**Records for this task:**

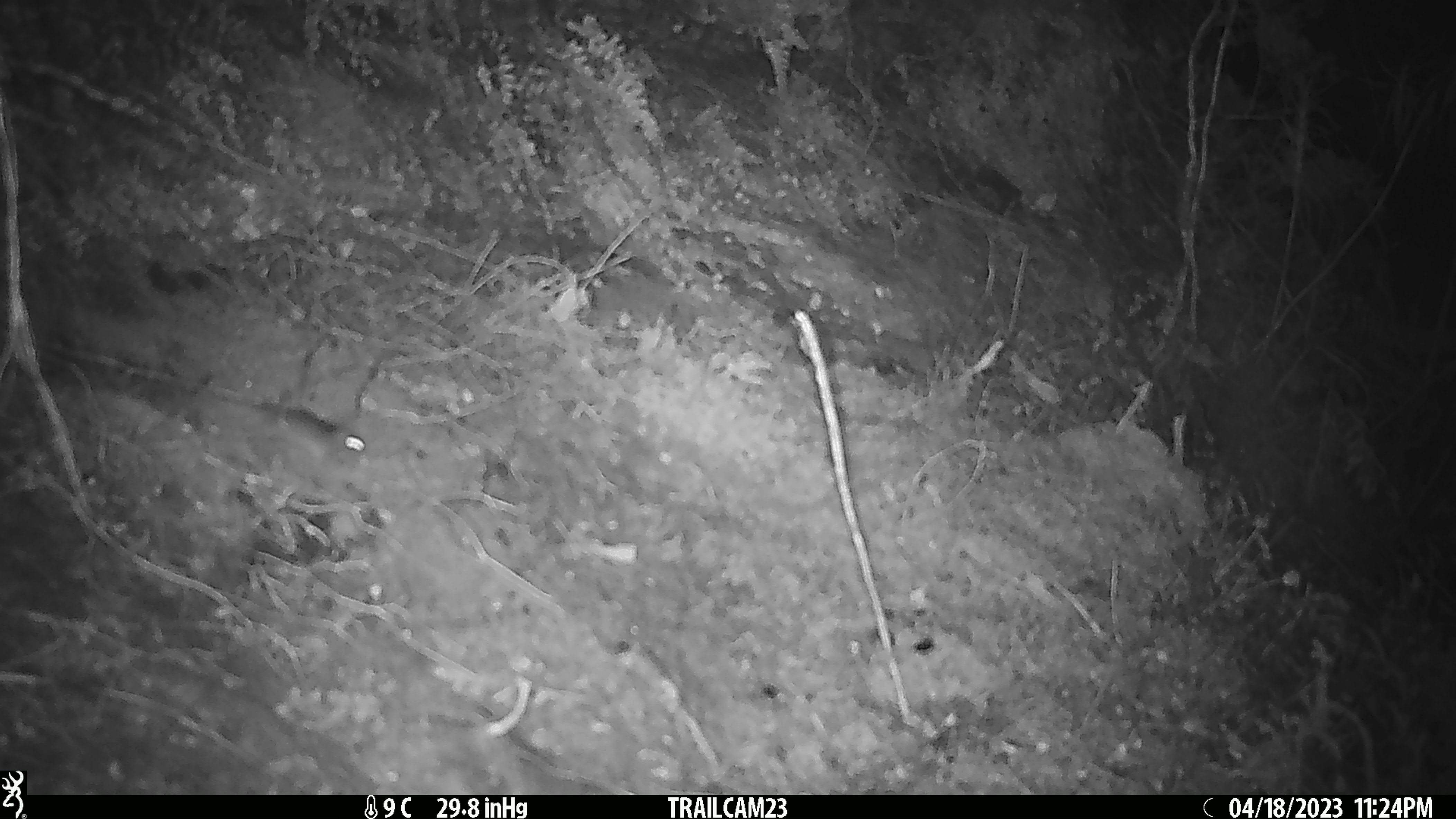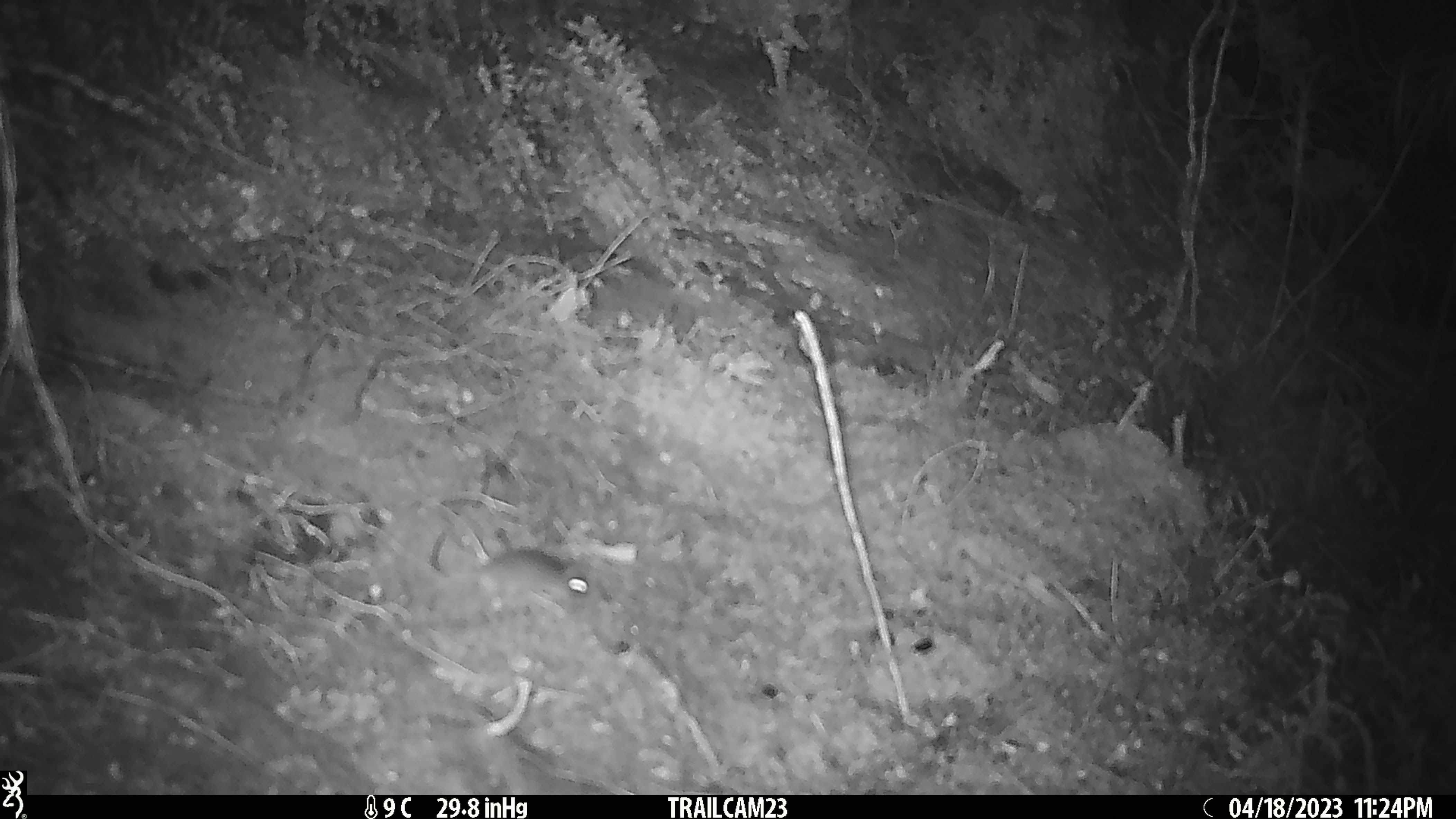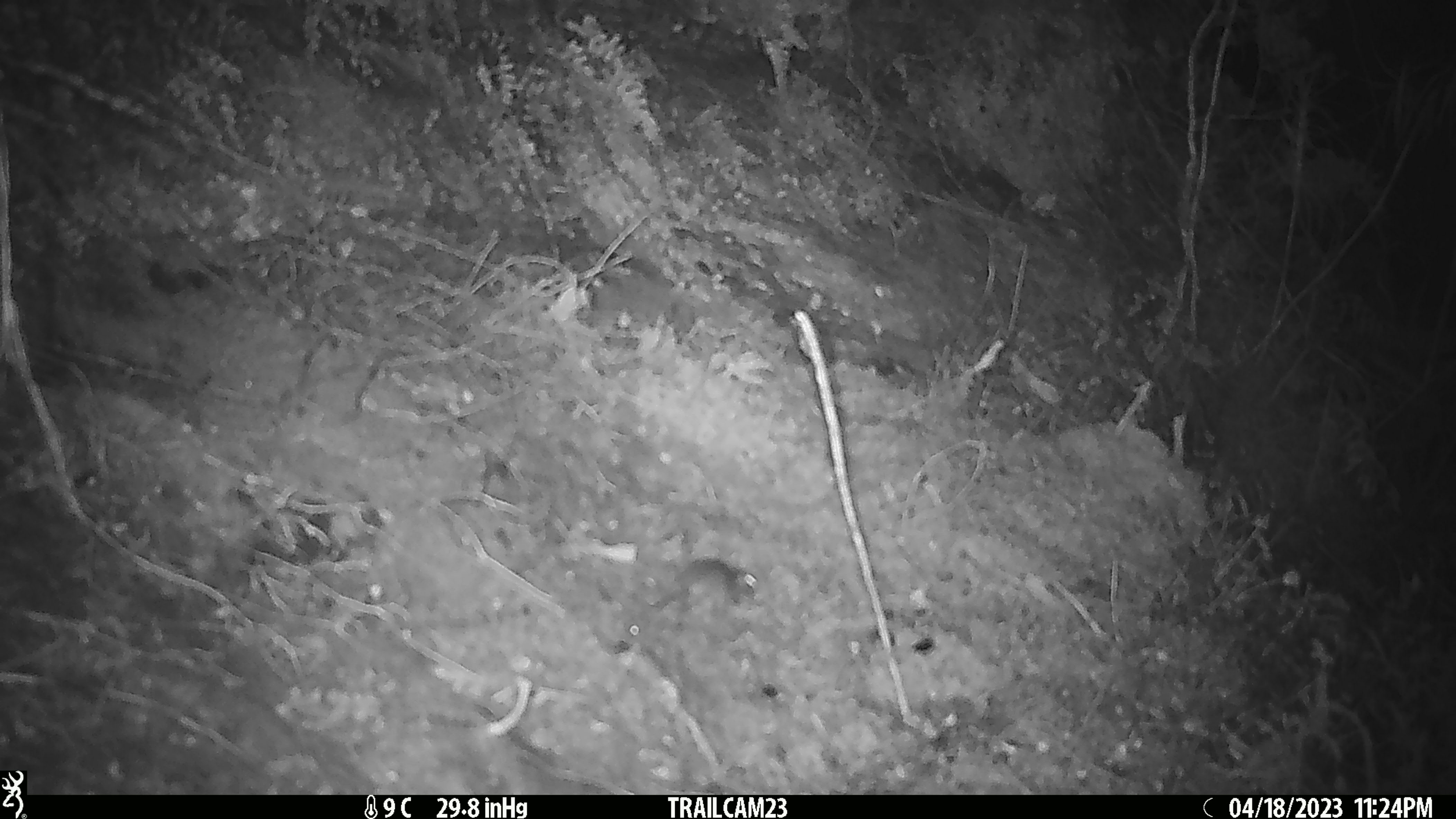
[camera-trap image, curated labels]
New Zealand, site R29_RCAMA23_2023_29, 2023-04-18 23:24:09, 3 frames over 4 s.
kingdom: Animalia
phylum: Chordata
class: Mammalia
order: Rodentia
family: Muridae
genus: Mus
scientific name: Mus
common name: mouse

* * *

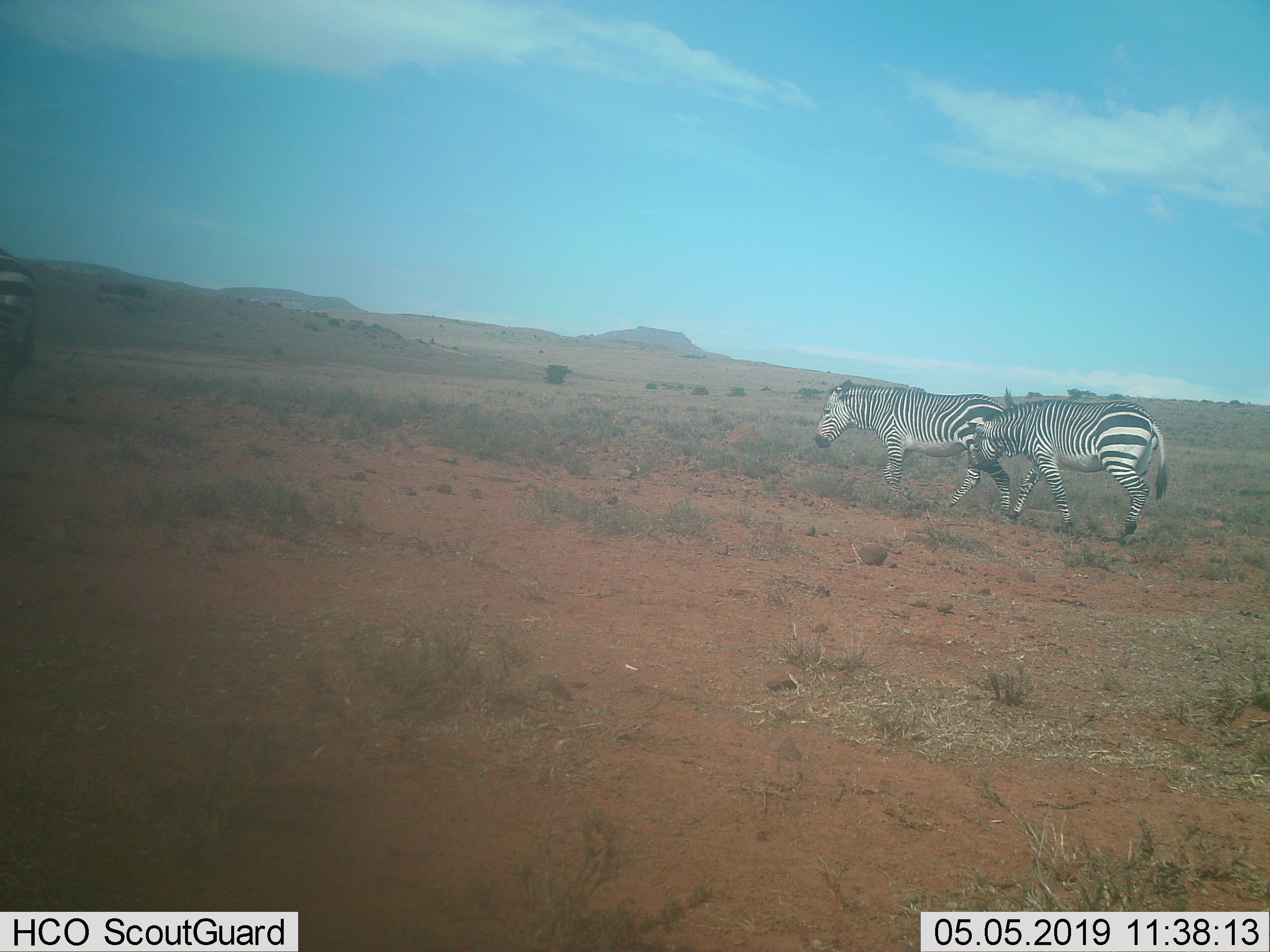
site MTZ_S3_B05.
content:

**Try it:** Above are the entries. Quote exactly the lines from the one bearing "order: Rodentia" through the one bearing "common name: mouse".

**Completed exercise:**
order: Rodentia
family: Muridae
genus: Mus
scientific name: Mus
common name: mouse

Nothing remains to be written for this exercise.